18 Qualities You Need To Find In A Partner Before You Commit To Them | Thought Catalog
Both partners protect and nourish the relationship and make it a priority and needs is the best way to become emotionally close to someone. 15 Traits of a Healthy Relationship- A Great Checklist | survivingtheloss says. Relationships can be difficult. Focusing on external qualifiers makes it even harder. But successful relationships require something much deeper than shared . Not everyone runs a mental checklist before taking the ultimate leap — some just know. Trustworthy: Even if every other aspect of your relationship is solid, the.
When we praise our partner we strengthen our connection, bond and love. Intimacy is the difference between your relationship with your barista and your relationship with your spouse. You build intimacy over time. Intimacy is the feeling of belonging and being loved. The one quality that consistently helps couples through adversity or tragedy is mutual respect. Self-esteem is essential to feel secure and satisfied with yourself so it makes sense that a high esteem and respect for your partner is an essential ingredient in a lasting relationship, both in joyous and challenging times.
It means seeing things from their point of view and not just your own.

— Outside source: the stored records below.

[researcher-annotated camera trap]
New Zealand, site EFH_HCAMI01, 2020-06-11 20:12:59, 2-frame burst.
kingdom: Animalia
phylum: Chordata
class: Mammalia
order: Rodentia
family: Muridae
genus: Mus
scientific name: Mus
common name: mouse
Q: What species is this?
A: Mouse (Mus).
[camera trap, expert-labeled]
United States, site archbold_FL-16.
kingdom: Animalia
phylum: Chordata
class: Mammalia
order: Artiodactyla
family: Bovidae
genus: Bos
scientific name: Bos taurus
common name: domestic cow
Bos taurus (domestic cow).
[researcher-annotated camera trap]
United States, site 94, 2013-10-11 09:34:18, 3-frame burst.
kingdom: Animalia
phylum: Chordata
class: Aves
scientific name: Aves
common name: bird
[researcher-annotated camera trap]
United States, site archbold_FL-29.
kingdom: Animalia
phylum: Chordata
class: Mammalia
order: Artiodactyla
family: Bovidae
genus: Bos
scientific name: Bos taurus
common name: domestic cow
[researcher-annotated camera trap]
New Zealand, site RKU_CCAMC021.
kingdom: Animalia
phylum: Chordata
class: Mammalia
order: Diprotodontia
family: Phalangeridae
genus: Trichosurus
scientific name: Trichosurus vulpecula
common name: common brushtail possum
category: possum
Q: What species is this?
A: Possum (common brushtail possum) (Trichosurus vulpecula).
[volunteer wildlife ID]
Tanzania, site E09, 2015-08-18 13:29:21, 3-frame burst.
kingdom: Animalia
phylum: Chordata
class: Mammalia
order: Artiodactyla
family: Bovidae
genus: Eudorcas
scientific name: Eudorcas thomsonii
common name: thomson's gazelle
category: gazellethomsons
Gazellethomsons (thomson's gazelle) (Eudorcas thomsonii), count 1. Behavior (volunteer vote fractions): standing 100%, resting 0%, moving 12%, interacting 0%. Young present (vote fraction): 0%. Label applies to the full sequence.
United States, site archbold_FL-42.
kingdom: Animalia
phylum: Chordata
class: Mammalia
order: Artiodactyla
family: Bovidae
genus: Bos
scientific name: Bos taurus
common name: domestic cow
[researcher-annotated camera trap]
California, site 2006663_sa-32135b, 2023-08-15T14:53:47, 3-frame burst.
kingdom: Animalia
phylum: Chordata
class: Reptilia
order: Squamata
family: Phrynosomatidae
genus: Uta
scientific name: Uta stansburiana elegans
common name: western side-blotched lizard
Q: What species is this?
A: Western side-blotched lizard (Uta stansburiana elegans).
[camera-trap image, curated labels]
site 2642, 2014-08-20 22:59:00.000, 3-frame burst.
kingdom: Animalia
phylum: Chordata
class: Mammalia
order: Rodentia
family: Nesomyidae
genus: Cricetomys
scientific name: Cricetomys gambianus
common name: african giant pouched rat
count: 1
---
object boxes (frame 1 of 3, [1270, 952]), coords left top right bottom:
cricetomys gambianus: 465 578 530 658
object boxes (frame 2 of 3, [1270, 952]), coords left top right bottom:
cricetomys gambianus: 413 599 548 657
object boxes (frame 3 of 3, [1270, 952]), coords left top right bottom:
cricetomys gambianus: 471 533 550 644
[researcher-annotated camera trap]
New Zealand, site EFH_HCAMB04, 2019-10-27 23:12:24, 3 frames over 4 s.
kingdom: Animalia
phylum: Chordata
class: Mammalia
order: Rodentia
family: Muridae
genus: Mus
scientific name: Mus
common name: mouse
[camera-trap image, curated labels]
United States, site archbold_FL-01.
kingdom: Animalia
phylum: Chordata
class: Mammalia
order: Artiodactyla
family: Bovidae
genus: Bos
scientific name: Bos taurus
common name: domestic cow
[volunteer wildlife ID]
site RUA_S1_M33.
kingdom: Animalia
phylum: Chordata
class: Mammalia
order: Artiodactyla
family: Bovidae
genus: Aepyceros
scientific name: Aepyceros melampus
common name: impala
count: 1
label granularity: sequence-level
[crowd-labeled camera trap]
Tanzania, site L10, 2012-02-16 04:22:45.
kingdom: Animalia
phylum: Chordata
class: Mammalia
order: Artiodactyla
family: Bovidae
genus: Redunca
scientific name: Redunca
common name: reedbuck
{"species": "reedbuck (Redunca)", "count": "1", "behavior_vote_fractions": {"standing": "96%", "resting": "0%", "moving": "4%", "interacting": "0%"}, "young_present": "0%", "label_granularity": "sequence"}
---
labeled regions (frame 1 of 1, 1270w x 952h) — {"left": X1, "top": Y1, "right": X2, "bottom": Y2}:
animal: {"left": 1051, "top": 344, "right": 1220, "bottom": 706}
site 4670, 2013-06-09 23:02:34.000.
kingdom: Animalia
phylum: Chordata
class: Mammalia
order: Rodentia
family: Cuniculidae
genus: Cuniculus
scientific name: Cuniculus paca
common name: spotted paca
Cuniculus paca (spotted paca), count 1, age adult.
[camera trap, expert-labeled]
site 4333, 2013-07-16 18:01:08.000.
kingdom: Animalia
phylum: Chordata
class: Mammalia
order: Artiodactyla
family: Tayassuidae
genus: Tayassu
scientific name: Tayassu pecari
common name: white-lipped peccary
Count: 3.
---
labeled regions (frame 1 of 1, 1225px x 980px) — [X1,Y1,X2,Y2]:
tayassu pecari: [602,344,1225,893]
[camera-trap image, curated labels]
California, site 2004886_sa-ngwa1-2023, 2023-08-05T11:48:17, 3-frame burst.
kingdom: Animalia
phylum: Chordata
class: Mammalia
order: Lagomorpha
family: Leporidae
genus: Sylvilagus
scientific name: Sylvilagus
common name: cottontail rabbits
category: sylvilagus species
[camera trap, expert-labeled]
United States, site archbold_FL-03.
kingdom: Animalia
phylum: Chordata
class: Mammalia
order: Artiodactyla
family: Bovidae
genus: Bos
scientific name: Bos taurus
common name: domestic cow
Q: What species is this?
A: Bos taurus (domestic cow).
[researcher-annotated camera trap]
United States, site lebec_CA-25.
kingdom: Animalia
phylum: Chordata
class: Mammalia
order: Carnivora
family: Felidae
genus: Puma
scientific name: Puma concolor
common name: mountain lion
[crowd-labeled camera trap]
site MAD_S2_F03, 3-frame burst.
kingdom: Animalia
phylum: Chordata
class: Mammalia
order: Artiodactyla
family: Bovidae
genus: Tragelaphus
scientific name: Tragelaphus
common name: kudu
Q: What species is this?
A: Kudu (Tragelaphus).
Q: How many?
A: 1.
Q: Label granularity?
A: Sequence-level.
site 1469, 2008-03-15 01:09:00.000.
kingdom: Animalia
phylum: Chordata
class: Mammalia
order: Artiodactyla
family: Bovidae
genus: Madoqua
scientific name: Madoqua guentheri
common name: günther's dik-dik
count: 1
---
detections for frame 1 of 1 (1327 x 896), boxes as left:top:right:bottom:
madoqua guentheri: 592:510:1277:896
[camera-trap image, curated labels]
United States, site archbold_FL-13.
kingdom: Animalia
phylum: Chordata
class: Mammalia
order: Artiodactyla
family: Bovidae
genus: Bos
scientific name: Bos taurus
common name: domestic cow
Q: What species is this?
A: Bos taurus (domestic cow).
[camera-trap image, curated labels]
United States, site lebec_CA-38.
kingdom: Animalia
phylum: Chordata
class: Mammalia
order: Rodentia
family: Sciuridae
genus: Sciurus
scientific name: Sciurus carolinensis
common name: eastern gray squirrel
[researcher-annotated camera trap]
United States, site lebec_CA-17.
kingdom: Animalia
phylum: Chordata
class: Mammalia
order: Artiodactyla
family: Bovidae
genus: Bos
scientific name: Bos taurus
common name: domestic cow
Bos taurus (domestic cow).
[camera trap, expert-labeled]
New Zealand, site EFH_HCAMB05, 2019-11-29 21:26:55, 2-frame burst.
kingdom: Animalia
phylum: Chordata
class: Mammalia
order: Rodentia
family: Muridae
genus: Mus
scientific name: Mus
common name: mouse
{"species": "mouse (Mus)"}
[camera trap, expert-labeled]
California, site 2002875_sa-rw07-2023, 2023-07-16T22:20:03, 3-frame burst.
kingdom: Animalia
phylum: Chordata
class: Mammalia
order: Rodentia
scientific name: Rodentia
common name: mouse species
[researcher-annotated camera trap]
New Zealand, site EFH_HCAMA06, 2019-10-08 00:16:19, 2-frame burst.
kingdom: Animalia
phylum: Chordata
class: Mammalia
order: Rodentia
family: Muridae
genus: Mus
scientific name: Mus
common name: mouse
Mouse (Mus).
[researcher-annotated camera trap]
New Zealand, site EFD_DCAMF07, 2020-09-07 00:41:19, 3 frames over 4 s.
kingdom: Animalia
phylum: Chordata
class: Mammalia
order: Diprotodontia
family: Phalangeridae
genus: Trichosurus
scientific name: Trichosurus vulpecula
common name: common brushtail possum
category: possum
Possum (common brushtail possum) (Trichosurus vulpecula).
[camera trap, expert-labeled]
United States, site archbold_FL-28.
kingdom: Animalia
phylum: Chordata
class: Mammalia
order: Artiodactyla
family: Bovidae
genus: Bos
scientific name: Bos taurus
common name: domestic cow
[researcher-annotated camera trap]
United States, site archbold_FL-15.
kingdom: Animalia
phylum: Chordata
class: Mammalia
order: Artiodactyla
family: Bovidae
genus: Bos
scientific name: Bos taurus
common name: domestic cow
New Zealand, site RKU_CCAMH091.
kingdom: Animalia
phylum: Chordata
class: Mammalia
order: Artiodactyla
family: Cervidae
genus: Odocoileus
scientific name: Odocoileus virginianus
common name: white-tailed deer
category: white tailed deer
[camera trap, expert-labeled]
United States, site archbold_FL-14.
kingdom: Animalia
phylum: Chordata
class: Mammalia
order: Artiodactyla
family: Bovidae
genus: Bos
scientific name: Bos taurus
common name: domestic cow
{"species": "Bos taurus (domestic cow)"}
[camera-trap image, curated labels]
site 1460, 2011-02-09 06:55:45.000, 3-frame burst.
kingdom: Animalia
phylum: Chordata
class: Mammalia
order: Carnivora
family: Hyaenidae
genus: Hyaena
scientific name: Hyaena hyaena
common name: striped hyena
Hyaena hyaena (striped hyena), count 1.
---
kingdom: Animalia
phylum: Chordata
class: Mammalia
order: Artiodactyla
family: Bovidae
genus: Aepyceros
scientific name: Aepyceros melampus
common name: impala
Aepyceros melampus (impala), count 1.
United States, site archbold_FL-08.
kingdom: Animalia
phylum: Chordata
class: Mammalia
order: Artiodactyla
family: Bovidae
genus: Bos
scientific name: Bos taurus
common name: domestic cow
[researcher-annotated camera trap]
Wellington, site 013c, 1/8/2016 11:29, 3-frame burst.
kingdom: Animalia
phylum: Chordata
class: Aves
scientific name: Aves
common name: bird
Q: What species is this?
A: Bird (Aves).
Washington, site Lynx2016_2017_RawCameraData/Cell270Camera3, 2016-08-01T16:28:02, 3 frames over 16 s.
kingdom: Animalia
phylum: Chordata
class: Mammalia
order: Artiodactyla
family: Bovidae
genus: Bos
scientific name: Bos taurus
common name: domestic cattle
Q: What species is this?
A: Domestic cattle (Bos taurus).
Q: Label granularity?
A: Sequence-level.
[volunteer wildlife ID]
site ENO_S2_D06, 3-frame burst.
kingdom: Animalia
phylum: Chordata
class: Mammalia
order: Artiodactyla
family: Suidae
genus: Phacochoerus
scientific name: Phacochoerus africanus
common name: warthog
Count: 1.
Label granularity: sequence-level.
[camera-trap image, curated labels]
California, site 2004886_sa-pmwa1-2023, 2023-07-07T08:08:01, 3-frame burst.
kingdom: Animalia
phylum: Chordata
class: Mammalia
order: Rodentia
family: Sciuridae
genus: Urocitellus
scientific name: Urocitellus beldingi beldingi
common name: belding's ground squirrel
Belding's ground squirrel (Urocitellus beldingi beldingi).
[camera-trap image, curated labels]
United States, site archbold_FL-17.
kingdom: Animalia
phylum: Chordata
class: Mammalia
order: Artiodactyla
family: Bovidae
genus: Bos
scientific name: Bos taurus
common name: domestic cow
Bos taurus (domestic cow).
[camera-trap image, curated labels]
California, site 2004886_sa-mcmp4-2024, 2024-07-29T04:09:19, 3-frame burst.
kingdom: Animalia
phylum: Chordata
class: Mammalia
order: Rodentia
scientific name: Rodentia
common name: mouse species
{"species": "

These vows are what keep people together happily over the long term. There is no other way to show your spouse you love them except through action. We love through physical touchwords of affirmation, quality time, acts of service and gifts.
Personal Qualities List
You treat them as the special person they are — your one and only. Keep listening and understanding each other. Every ounce of listening effort will pay off tenfold. They develop a strong sense of independence and autonomy, having differentiated from destructive influences from early in life.
Personal Qualities List | Love and Compatibility Resources
As they evolve within themselves, they are less likely to look for someone to compensate for shortcomings and weaknesses or to complete their incompleteness. Having broken ties to old identities and patterns, this person is much more available to a romantic partner and the new family that they create together. Naturally, becoming emotionally mature ourselves helps with this process and dramatically improves our chances of achieving a solid and rewarding relationship.
Openness The ideal partner is open, undefended and willing to be vulnerable. No human being is perfect, so finding someone who is approachable and receptive to feedback can be a huge asset to a lasting union. When someone is free-thinking and open-minded, it enables them to be forthright in expressing feelings, thoughts, dreams and desires, which allows you to truly know them. Their openness is also an indication of their interest in personal development and often contributes to the development of the relationship.
Like perfect people, perfect unions do not exist, so finding someone with whom you can talk about an area that you feel is lacking in your relationship and who is open to evolving is more than half the battle. Conversely, being willing to accept feedback from our partners and looking for that kernel of truth in what they say allows us to develop ourselves in a similar manner.
Honesty builds trust between people. Dishonesty confuses the other person, betraying their vulnerability and shattering their sense of reality. Nothing has a more destructive impact on a close relationship between two people than dishonesty and deception. Even in painful situations such as infidelity, the blatant deception involved is often equally, if not more, hurtful than the unfaithful act itself.
The ideal partner strives to live a life of integrity so that there are no discrepancies between words and actions. This goes for all levels of communication, both verbal and nonverbal. Being open and honest in our most intimate relationships means really knowing ourselves and our intentions. While this can prove difficult, it is an effort worth striving for. Ideal partners treat each other with respect and sensitivity.
They do not try to control each other with threatening or manipulative behavior. Empathy The ideal partner perceives their mate on both an intellectual, observational level and an emotional, intuitive level.
This person is able to both understand and empathize with his or her partner.